## start Excerpt to read
They were looking for student astronauts to come and be at JPL for a couple days
during operations of Spirit and Opportunity.
And Emily was the leader of this
program. I went ahead and I applied because who wouldn't want to apply to something like that?
That kind of set the ball rolling, you know, for the few months leading up to the landing.
Emily had us all on telecons, you know, as high school kids, teaching us, okay, here's what
basalt is, here's what olivine is. Let me introduce you to
some very basic image processing. Let me tell you all about the rovers. Let's talk about the
different parts on them and the instruments. And so we'd learned all that and then came out to JPL
and Emily shepherded us around and introduced us to the science team, the engineering team,
and we got to be in the room with them for operations and landing
during that really special time in the mission. This was actually why I was hired at the Planetary
Society, was to work on Red Rover Goes to Mars. I'd had a master's degree in planetary science.
## end Excerpt to read
▶ [Given exercise A]
Answer these questions from the excerpt about the student astronaut program:
(i) During the operations of which two rovers were the student astronauts to be at JPL?
(ii) Which two things did Emily explain over the telecons before introducing image processing?
(iii) What project was the speaker hired by the Planetary Society to work on?
▶ [Given exercise B] Count the lines of the listing that contain the string "depicted", with case significant. State only the number.
The excerpt and the listing below it are unrelated.
## start Provided entries
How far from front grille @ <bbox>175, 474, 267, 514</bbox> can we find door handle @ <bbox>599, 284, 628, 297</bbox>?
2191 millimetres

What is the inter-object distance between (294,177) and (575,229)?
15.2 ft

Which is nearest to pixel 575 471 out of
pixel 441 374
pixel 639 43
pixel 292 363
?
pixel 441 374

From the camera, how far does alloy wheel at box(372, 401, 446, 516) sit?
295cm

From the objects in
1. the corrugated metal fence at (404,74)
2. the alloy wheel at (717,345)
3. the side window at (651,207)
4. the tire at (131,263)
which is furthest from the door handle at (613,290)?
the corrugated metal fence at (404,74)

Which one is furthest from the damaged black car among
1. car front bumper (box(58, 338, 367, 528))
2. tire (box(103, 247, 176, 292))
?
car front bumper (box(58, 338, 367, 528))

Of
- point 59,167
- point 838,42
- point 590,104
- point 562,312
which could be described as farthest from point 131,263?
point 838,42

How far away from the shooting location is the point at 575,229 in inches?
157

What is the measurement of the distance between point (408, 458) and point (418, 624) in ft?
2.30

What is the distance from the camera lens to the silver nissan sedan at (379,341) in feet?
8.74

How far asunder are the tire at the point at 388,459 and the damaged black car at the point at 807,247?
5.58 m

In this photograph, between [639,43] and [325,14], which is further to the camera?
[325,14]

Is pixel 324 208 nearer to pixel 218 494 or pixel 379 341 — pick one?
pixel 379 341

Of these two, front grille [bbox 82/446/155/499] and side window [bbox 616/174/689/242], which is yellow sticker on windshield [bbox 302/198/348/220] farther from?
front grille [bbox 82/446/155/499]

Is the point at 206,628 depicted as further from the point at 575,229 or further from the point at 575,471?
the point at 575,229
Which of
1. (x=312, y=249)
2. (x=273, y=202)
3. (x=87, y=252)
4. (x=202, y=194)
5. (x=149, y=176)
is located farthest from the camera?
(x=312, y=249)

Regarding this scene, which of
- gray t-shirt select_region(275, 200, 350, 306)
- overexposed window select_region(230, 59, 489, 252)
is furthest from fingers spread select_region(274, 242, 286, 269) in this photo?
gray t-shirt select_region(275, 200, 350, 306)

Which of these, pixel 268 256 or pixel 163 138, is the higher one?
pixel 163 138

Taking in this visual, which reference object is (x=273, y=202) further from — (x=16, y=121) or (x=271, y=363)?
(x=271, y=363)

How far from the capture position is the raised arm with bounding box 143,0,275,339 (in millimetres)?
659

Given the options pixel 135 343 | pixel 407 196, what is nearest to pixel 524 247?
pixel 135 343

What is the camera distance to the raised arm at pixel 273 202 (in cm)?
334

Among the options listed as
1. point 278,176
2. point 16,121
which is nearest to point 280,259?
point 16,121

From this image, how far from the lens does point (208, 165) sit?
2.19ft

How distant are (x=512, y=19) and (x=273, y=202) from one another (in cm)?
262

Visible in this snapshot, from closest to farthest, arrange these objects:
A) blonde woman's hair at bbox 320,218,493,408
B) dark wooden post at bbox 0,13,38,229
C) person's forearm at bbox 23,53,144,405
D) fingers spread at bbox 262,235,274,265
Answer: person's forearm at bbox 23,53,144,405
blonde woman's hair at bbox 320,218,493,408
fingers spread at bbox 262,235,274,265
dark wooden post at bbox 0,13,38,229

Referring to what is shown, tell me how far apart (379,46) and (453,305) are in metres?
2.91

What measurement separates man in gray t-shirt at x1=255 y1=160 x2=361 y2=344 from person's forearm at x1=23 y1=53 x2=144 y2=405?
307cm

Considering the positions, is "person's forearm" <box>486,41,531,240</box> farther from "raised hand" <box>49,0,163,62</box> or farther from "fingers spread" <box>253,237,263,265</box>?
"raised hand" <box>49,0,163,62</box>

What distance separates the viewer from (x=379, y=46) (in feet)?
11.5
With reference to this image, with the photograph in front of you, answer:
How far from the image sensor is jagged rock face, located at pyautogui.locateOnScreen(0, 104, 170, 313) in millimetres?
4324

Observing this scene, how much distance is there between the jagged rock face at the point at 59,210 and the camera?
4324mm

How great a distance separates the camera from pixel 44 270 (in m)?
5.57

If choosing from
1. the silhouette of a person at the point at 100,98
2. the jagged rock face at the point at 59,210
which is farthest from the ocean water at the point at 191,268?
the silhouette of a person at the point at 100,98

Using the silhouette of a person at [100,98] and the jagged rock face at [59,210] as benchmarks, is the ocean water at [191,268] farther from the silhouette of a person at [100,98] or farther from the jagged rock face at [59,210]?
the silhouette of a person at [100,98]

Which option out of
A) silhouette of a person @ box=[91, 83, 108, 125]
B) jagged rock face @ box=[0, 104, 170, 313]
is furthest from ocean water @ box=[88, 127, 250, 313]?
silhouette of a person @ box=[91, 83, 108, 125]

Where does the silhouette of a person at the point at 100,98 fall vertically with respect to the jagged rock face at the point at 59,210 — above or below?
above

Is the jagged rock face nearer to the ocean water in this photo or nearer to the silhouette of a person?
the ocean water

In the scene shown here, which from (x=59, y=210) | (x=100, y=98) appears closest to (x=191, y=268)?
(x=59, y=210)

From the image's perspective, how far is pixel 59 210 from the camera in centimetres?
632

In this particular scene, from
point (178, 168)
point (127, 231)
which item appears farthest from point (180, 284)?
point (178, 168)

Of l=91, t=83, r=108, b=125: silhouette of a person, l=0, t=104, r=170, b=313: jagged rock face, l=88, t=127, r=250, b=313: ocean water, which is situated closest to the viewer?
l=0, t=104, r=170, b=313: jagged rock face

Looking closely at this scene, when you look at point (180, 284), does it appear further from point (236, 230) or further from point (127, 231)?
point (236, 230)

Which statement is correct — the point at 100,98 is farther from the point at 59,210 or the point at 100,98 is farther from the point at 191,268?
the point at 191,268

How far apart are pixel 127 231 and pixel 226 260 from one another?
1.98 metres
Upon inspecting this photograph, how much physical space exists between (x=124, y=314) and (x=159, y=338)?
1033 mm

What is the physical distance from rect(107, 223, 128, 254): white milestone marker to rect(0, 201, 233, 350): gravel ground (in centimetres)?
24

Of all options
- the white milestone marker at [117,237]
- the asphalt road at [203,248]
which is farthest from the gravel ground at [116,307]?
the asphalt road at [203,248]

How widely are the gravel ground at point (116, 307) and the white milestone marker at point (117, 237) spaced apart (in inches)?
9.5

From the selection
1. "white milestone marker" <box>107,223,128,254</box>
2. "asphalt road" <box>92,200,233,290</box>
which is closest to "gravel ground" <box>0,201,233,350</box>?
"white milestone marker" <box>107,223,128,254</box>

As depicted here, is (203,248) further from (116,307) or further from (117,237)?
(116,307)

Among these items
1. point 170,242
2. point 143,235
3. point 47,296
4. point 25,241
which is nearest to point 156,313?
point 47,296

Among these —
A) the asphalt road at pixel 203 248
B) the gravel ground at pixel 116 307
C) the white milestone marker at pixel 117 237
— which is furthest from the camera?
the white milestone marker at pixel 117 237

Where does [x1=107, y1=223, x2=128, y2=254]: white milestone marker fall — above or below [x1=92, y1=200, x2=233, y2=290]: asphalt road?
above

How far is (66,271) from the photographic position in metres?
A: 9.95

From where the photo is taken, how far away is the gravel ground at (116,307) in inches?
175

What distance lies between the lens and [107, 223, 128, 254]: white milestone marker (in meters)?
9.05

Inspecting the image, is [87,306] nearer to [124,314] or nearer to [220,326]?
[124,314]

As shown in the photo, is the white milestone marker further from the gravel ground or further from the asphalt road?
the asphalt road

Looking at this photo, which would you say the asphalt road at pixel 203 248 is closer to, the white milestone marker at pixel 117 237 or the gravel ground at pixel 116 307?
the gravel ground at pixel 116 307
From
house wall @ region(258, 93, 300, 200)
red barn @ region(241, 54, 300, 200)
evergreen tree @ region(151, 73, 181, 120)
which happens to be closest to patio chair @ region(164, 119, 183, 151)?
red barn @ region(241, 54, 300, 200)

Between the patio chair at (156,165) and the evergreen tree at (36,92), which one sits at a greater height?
## end Provided entries
▶ [Right answer A]
(i) Spirit and Opportunity
(ii) Basalt and olivine
(iii) Red Rover Goes to Mars

▶ [Right answer B] 2